Variable-Length Particle Swarm Optimization for Feature Selection on High-Dimensional Classification

With a global search mechanism, particle swarm optimization (PSO) has shown promise in feature selection (FS). However, most of the current PSO-based FS methods use a fix-length representation, which is inflexible and limits the performance of PSO for FS. When applying these methods to high-dimensional data, it not only consumes a significant amount of memory but also requires a high computational cost.
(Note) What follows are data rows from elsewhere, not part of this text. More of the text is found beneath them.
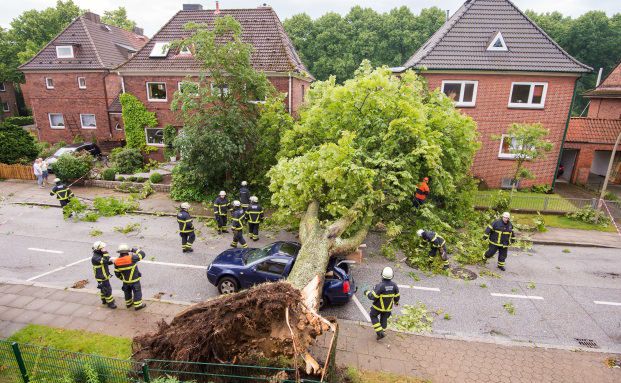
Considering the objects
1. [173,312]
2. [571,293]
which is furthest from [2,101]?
[571,293]

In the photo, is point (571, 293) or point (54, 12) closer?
point (571, 293)

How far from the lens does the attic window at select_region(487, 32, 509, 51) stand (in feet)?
57.0

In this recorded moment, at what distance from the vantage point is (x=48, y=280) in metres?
9.51

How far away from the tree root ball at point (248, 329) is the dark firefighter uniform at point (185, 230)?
542 centimetres

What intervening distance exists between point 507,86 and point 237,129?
12.7m

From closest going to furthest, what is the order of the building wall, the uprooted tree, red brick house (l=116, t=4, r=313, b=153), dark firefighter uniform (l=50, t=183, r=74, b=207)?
the uprooted tree
dark firefighter uniform (l=50, t=183, r=74, b=207)
the building wall
red brick house (l=116, t=4, r=313, b=153)

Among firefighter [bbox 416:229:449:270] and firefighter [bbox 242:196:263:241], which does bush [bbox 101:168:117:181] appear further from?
firefighter [bbox 416:229:449:270]

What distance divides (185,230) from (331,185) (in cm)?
459

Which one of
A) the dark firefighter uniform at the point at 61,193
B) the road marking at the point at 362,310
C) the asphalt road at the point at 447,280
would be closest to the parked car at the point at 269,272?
the road marking at the point at 362,310

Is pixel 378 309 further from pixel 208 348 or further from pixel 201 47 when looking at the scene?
pixel 201 47

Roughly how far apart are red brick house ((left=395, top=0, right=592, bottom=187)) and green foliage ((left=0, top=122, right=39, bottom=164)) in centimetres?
2001

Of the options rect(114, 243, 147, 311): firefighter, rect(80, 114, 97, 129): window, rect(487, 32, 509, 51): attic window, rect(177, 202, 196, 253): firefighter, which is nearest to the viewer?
rect(114, 243, 147, 311): firefighter

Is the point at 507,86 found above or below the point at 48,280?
above

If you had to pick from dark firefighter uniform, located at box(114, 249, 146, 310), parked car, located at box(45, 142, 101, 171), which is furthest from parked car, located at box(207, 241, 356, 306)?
parked car, located at box(45, 142, 101, 171)
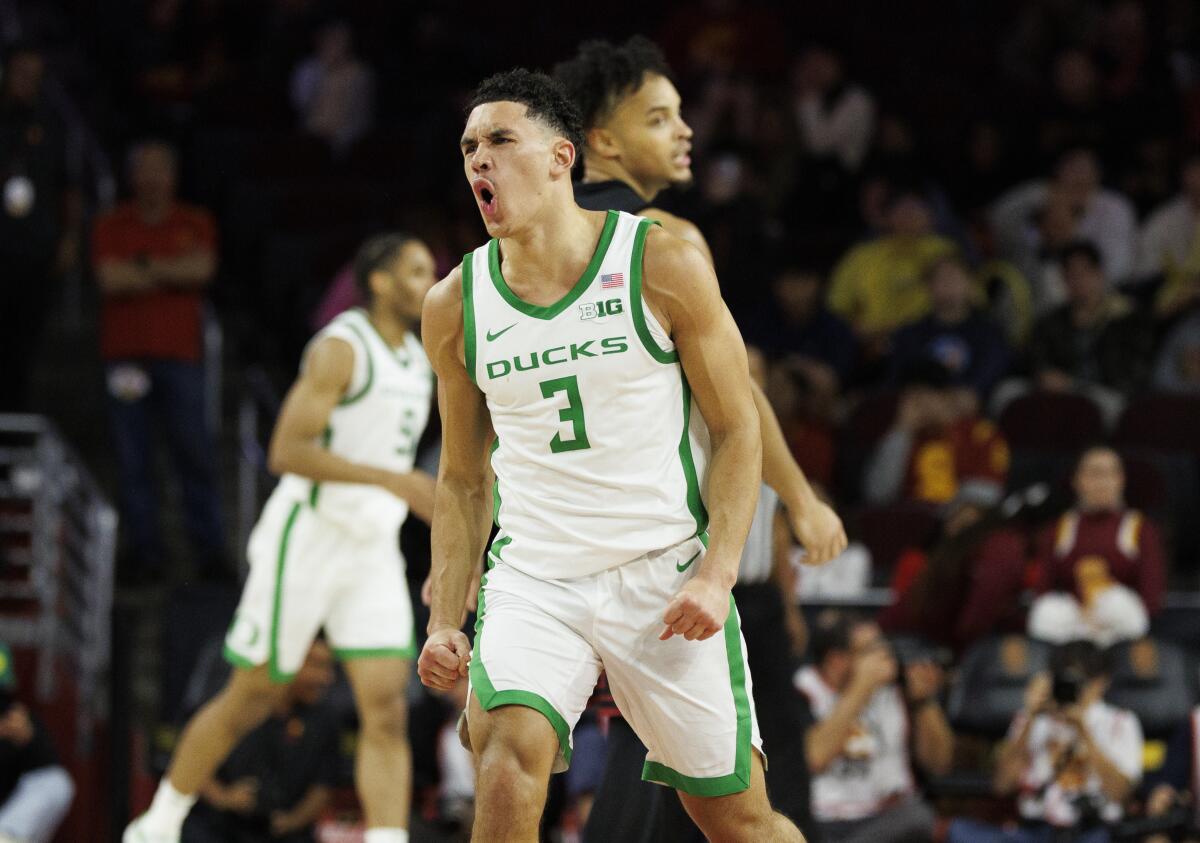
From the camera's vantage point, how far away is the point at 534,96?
457 cm

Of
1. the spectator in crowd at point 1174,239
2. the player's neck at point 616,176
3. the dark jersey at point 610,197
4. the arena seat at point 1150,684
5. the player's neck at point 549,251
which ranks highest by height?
the spectator in crowd at point 1174,239

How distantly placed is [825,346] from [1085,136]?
2.61 metres

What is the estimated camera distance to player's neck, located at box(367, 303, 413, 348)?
738cm

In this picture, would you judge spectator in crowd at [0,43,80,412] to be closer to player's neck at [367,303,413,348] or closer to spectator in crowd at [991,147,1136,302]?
player's neck at [367,303,413,348]

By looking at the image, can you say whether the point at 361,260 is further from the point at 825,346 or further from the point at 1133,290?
the point at 1133,290

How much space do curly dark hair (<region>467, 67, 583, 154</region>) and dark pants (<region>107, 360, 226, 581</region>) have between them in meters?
6.41

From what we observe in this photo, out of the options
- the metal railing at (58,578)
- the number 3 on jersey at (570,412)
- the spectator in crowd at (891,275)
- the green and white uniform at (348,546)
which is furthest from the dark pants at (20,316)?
the number 3 on jersey at (570,412)

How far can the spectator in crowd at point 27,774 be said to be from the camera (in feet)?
29.2

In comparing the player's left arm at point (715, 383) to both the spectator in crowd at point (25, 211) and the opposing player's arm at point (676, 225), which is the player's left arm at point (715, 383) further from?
the spectator in crowd at point (25, 211)

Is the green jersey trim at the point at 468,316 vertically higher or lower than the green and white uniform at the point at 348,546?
higher

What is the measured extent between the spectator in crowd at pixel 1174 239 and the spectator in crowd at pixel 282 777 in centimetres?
606

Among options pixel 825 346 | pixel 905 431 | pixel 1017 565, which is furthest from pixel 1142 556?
pixel 825 346

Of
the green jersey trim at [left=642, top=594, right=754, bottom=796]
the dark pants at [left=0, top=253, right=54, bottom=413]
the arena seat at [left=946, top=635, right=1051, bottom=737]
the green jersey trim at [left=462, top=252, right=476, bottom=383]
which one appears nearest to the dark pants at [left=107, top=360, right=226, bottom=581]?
the dark pants at [left=0, top=253, right=54, bottom=413]

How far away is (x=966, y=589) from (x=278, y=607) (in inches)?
168
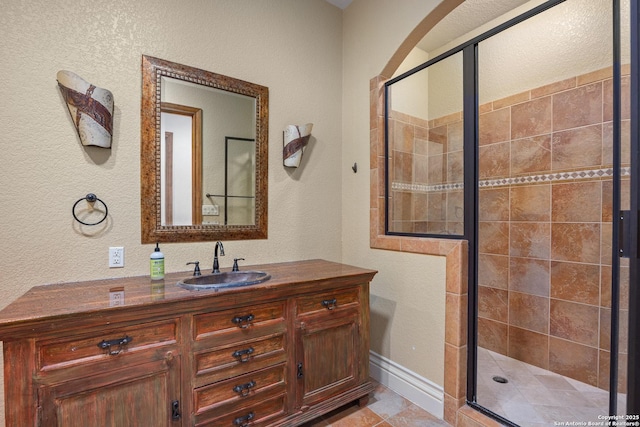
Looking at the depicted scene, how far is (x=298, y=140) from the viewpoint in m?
2.21

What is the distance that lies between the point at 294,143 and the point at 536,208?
193 centimetres

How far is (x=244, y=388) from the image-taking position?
147 cm

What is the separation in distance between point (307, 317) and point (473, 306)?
97cm

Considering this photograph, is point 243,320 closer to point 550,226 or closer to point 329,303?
point 329,303

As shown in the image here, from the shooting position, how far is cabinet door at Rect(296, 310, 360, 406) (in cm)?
167

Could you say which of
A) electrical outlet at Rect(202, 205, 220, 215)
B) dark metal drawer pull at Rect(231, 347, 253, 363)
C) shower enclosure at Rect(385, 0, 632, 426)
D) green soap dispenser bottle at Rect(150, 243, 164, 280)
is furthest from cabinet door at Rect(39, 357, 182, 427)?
shower enclosure at Rect(385, 0, 632, 426)

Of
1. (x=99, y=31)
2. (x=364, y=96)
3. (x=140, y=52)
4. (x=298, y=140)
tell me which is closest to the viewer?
(x=99, y=31)

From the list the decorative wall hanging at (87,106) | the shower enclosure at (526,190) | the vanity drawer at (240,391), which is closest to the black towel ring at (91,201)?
the decorative wall hanging at (87,106)

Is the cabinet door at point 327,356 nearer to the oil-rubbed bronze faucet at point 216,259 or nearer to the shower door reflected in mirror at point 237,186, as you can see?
the oil-rubbed bronze faucet at point 216,259

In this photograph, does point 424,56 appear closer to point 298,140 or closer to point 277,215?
point 298,140

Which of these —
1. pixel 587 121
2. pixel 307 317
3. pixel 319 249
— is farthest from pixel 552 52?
pixel 307 317

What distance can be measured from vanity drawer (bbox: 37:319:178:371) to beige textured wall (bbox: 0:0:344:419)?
593mm

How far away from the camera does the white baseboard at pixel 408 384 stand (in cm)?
187

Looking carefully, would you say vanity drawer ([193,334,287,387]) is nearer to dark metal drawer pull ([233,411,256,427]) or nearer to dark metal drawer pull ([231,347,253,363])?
dark metal drawer pull ([231,347,253,363])
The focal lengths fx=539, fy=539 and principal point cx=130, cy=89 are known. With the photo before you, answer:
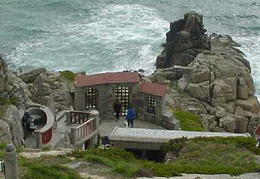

Overcoming this limitation enables PSO to work on data with much higher dimensionality which has become more and more popular with the advance of data collection technologies. In this paper, we propose the first variable-length PSO representation for FS, enabling particles to have different and shorter lengths, which defines smaller search space and therefore, improves the performance of PSO. By rearranging features in a descending order of their relevance, we facilitate particles with shorter lengths to achieve better classification performance. Furthermore, using the proposed length changing mechanism, PSO can jump out of local optima, further narrow the search space and focus its search on smaller and more fruitful area. These strategies enable PSO to reach better solutions in a shorter time. Results on ten high-dimensional datasets with varying difficulties show that the proposed variable-length PSO can achieve much smaller feature subsets with significantly higher classification performance in much shorter time than the fixed-length PSO methods. The proposed method also outperformed the compared non-PSO FS methods in most cases.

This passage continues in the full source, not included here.